I absolutely adored Lotz’s debut solo novel, The Three, so I shouldn’t have been so surprised that Day Four was so good, but I was. A good horror novel can be hard to find, but Lotz has a deft touch with atmosphere and she never lets the plot slow down. She doesn’t let you get too attached to the characters, though – which can be a good thing in a story like this, where you almost wish she’d start killing people off just to relieve the tension.
Day Four is technically a sequel to The Three, but the connections are thin; you wouldn’t miss much if you haven’t read the first one. (You should read it anyway, of course, it’s excellent.) If you’re looking for a good, disturbing, plot-driven horror novel, give Day Four a try. But if you’ve got a summer cruise planned… maybe wait until you come home.
You’re as likely as I am to coo over pictures of Prince George and Princess Charlotte on magazine covers in the supermarket.

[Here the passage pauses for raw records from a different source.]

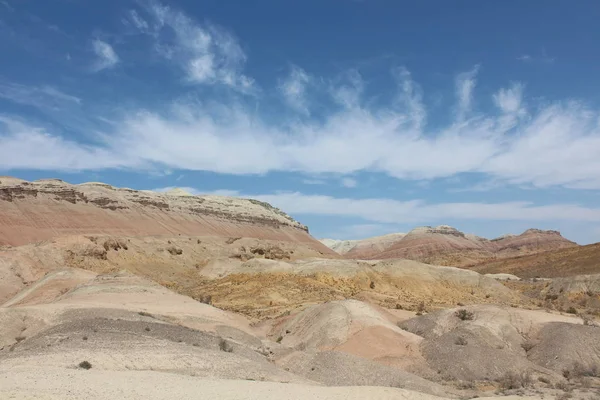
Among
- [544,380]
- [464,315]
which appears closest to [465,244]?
[464,315]

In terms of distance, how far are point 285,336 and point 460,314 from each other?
10.3m

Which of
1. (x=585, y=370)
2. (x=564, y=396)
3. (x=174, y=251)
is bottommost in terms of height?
(x=564, y=396)

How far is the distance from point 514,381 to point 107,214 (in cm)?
8830

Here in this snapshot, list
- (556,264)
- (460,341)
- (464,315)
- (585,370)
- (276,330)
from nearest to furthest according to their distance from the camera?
(585,370) → (460,341) → (464,315) → (276,330) → (556,264)

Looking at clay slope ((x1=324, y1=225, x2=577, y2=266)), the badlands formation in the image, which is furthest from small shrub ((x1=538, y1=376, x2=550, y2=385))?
clay slope ((x1=324, y1=225, x2=577, y2=266))

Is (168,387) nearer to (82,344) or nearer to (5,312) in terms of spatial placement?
(82,344)

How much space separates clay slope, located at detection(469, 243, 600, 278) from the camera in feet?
230

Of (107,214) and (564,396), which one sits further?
(107,214)

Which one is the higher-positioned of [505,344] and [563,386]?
[505,344]

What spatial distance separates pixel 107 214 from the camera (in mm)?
94188

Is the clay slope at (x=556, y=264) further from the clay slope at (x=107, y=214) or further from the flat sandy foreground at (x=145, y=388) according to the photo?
the clay slope at (x=107, y=214)

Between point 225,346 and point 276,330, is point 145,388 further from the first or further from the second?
point 276,330

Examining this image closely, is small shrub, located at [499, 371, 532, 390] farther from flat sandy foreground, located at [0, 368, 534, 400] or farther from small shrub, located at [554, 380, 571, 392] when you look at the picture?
flat sandy foreground, located at [0, 368, 534, 400]

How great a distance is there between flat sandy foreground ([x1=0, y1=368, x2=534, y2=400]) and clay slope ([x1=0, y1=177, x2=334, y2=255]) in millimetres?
68248
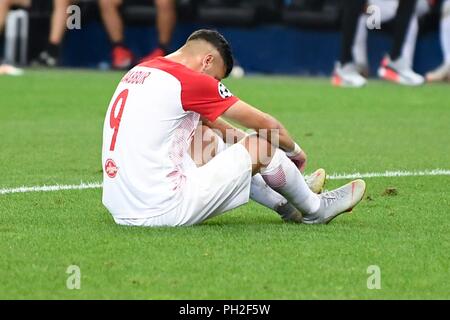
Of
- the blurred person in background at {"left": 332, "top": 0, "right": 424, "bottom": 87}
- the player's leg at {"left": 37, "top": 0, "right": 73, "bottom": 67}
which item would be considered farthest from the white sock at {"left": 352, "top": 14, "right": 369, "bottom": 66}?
the player's leg at {"left": 37, "top": 0, "right": 73, "bottom": 67}

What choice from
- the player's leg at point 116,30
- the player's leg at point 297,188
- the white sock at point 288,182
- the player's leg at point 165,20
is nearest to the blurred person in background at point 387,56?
the player's leg at point 165,20

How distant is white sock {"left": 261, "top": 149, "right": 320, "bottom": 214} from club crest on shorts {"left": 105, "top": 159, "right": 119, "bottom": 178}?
0.79 meters

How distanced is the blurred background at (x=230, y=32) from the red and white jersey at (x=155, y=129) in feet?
35.8

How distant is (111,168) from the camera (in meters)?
7.55

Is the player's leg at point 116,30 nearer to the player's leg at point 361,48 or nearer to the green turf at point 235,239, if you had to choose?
the player's leg at point 361,48

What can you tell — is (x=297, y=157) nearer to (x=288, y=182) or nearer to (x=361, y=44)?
(x=288, y=182)

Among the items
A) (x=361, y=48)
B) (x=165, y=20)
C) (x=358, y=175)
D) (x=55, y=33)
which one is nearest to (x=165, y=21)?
(x=165, y=20)

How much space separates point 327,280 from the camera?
6.40m

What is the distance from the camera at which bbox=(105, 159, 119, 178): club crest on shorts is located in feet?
24.7

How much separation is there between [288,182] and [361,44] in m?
11.5

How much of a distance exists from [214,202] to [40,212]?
1.30m

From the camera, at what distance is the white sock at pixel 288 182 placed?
7.50m

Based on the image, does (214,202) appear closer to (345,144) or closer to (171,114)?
(171,114)

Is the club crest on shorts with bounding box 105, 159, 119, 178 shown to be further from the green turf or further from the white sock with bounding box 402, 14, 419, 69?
the white sock with bounding box 402, 14, 419, 69
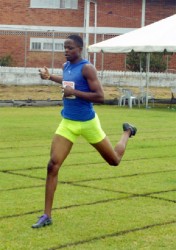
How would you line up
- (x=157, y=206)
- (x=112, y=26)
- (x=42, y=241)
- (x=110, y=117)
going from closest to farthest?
(x=42, y=241)
(x=157, y=206)
(x=110, y=117)
(x=112, y=26)

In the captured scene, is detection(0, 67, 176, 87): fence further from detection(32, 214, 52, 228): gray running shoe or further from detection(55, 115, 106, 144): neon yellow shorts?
detection(32, 214, 52, 228): gray running shoe

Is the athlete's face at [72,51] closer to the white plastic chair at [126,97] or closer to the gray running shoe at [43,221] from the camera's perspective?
the gray running shoe at [43,221]

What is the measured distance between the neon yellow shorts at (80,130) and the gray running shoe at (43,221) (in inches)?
40.0

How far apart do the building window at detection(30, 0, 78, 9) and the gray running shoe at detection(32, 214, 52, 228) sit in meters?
44.1

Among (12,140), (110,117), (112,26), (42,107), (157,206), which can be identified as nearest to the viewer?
(157,206)

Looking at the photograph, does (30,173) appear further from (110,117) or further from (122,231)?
(110,117)

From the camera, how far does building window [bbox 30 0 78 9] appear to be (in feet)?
173

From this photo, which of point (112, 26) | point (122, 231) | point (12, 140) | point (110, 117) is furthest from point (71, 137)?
point (112, 26)

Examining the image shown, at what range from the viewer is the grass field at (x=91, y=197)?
9000 mm

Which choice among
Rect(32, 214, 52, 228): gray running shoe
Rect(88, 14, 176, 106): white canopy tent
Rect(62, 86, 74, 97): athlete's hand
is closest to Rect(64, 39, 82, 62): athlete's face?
Rect(62, 86, 74, 97): athlete's hand

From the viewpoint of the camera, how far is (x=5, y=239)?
8883 mm

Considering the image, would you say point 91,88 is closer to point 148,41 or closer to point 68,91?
point 68,91

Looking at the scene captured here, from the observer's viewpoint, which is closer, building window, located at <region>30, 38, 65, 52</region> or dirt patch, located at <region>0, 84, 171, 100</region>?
dirt patch, located at <region>0, 84, 171, 100</region>

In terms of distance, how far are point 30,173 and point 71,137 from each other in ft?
14.1
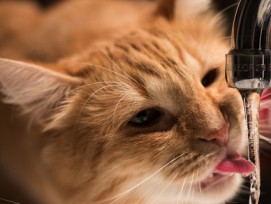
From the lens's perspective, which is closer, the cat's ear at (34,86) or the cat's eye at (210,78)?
the cat's ear at (34,86)

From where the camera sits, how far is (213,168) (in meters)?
0.82

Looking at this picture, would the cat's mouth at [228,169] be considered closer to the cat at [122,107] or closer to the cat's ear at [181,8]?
the cat at [122,107]

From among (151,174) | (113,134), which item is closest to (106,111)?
(113,134)

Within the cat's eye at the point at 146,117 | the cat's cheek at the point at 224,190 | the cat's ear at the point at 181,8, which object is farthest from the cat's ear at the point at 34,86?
the cat's cheek at the point at 224,190

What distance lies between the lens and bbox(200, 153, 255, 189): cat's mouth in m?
0.84

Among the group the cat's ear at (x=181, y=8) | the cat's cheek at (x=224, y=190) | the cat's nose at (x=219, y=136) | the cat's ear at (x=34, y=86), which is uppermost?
the cat's ear at (x=181, y=8)

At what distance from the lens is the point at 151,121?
2.71ft

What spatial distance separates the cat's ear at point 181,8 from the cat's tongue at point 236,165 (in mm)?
336

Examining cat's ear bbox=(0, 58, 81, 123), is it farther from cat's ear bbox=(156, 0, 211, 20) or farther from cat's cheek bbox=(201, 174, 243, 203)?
cat's cheek bbox=(201, 174, 243, 203)

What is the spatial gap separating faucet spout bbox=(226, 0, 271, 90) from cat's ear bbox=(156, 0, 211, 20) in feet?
0.58

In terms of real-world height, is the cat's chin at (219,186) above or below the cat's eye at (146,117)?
below

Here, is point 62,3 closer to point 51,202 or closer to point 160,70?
point 160,70

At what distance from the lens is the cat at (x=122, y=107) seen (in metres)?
0.80

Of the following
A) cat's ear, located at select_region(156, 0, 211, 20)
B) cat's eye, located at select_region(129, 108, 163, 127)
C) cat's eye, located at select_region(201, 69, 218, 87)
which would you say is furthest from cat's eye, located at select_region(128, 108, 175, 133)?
cat's ear, located at select_region(156, 0, 211, 20)
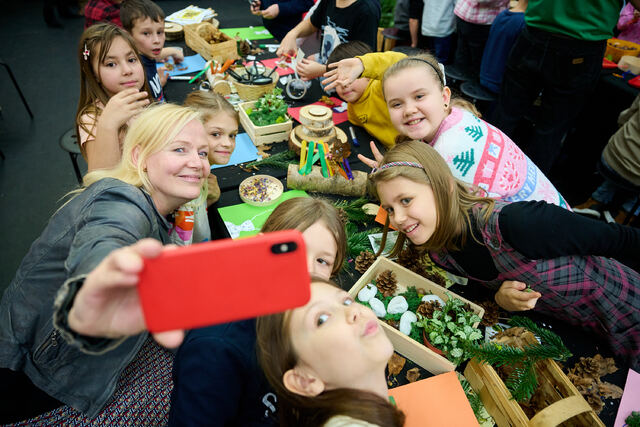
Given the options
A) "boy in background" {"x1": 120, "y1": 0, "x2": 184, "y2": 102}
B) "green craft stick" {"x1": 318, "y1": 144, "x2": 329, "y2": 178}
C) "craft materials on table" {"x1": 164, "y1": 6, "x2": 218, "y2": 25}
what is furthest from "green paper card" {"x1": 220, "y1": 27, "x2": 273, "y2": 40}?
"green craft stick" {"x1": 318, "y1": 144, "x2": 329, "y2": 178}

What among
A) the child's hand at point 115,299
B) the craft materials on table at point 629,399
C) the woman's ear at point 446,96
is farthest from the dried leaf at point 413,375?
the woman's ear at point 446,96

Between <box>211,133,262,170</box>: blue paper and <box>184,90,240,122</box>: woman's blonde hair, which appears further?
<box>211,133,262,170</box>: blue paper

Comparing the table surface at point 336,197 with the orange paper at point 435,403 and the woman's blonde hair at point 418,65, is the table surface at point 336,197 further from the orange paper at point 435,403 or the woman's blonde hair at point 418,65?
the woman's blonde hair at point 418,65

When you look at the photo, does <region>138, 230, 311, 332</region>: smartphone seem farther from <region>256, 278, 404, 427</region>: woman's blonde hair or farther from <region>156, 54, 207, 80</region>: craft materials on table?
<region>156, 54, 207, 80</region>: craft materials on table

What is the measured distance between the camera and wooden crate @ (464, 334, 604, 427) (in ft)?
3.52

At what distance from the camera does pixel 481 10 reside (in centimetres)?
370

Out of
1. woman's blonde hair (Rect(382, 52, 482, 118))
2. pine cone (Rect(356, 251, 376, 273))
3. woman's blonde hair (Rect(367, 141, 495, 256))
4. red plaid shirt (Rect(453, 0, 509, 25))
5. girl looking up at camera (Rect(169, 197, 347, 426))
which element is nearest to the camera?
girl looking up at camera (Rect(169, 197, 347, 426))

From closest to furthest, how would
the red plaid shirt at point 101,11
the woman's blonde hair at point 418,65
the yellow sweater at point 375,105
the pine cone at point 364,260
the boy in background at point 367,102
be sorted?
1. the pine cone at point 364,260
2. the woman's blonde hair at point 418,65
3. the yellow sweater at point 375,105
4. the boy in background at point 367,102
5. the red plaid shirt at point 101,11

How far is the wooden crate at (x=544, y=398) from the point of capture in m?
1.07

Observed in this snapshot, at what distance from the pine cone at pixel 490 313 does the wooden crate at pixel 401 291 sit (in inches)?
3.3

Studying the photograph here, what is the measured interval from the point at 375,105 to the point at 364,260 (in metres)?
1.32

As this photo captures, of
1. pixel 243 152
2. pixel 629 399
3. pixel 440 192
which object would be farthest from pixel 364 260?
pixel 243 152

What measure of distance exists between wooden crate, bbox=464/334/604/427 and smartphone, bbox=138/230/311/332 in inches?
35.2

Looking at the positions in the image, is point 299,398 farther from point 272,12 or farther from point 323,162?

You’d enjoy a novel (a novella, really) that feels a bit like historical fiction, but isn’t.
Books about the act of reading are your cup of tea, especially ones bursting with wry humor.
You’re looking for a book the exact right length to consume in one sitting with a handy mug of something warm.
The premise of The Uncommon Reader is unusual but simple: the Queen of England (the current one, Elizabeth II) has a fortuitous encounter with the local bookmobile and, after sixty-odd years of viewing reading as more a duty than a pleasure, unexpectedly finds literature taking over her life. It’s hard to avoid the word ‘charming’ in describing this book, but even harder not to mention ‘funny.’ The Uncommon Reader describes a life that would, for most of us, be unimaginable, yet on the page it’s perfectly imagined. Bennett’s fictionalized portrait of the queen is psychologically astute, believable and real, foreign from everyday experience and not sugar-coated but still sympathetic. In fact, sympathy is a central theme of the book: our growing sympathy for the character we’re reading, even as she, through her own reading, expands her sympathy for everyone else–that is to say, us.
That mirroring between character and audience is not only clever, it’s emotionally satisfying. Reading about personal growth through the act of reading means feeling just plain good about yourself when the story is over–which is the best reason I can think of to give The Uncommon Reader a look.
Book- Broke and unemployed Dahlia is pleased if rather confused when a handsome stranger at her roommate’s party offers her a dubious gig– to retrieve his spear (not a real spear, but a spear from fictional Massively-Multiplayer Online Role-Playing Game Zoth). Naturally, the promise of a $2000 payout after 12+ months of unemployment is too much to resist. However, nothing ever works out as well as it seems it should. Dahlia is quickly embroiled in at least one potential romantic entanglement, the interpersonal dynamics of her employer’s in-game guild, and, oh yeah, a real-life murder. The real pleasure of The Unfortunate Decisions of Dahlia Mossis the narrator’s unique voice. Dahlia is steeped in nerd culture and has an acerbic, self-deprecating style that either the reader will love or hate.
This book (which I would not be surprised to see become a series) straddles the line between young adult and new adult and will appeal to fans of both chick lit novels and cozy mysteries. Set in St. Louis, I found that the novel had a surprisingly strong sense of place that I appreciated. My spouse is from St. Louis, and I recognized many of the places and streets mentioned as ones I’ve been to when visiting my in-laws. If you can get behind a novel where the detective wears a Jigglypuff toboggan hat instead of a deerstalker cap, this is the book for you.